Em alusão à celebração, também foi sancionada, pelo presidente da República, Luiz Inácio Lula da Silva (PT), em janeiro deste ano, a lei que institui a data 21 de março o ‘Dia Nacional das Tradições das Raízes de Matrizes Africanas e Nações do Candomblé‘, e integrantes do movimento negro comentam sobre as datas consideradas relevantes e históricas para a comunidade. Para a pedagoga e mulher negra engajada com as pautas Crislane Medeiros, 34, o momento é voltado para reflexão e mudança de postura.

No dia 21 de março é celebrado ‘Dia Internacional de Luta pela Eliminação da Discriminação Racial’ (Getty Images/iStockphoto)
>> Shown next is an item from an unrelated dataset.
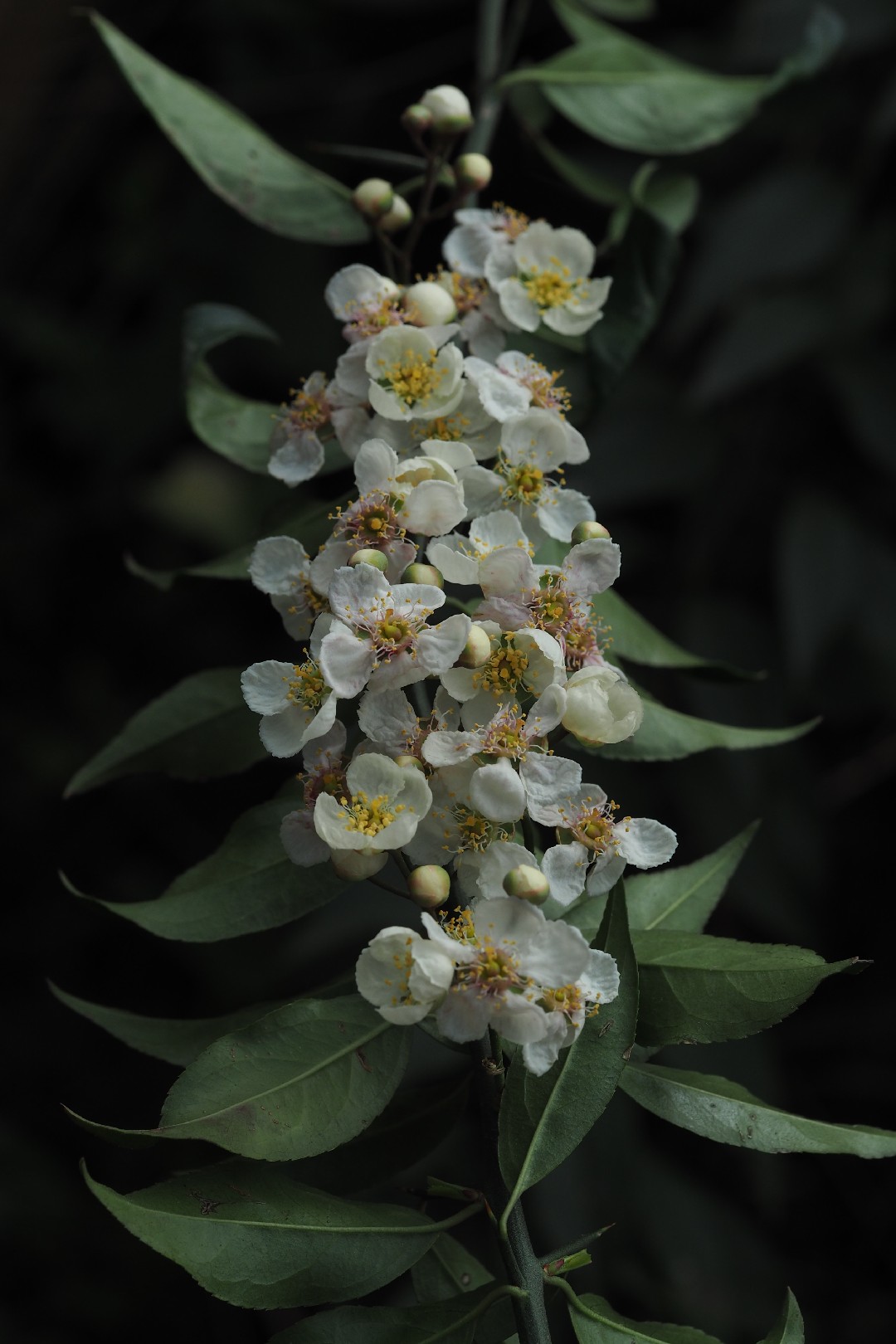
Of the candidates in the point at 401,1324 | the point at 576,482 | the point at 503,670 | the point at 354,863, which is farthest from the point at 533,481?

“Essas duas datas importantíssimas para nossa história vêm a ser um dia de reflexão para todos nós, que somos vítimas de situações que nos rodeiam e também para aquelas pessoas que comentem algum tipo de discriminação religiosa e racial, refletirmos sobre seus atos. Já se passaram anos e mesmo com campanhas, que, a meu ver, ainda são poucas, tecnologias que nos ajudam a ter informações de todos os lados sobre diversos temas, ainda assim existe muita discriminação, são atos que estão enraizados e passam para outras gerações“, diz Crislane, que também aborda a questão da discriminação racial.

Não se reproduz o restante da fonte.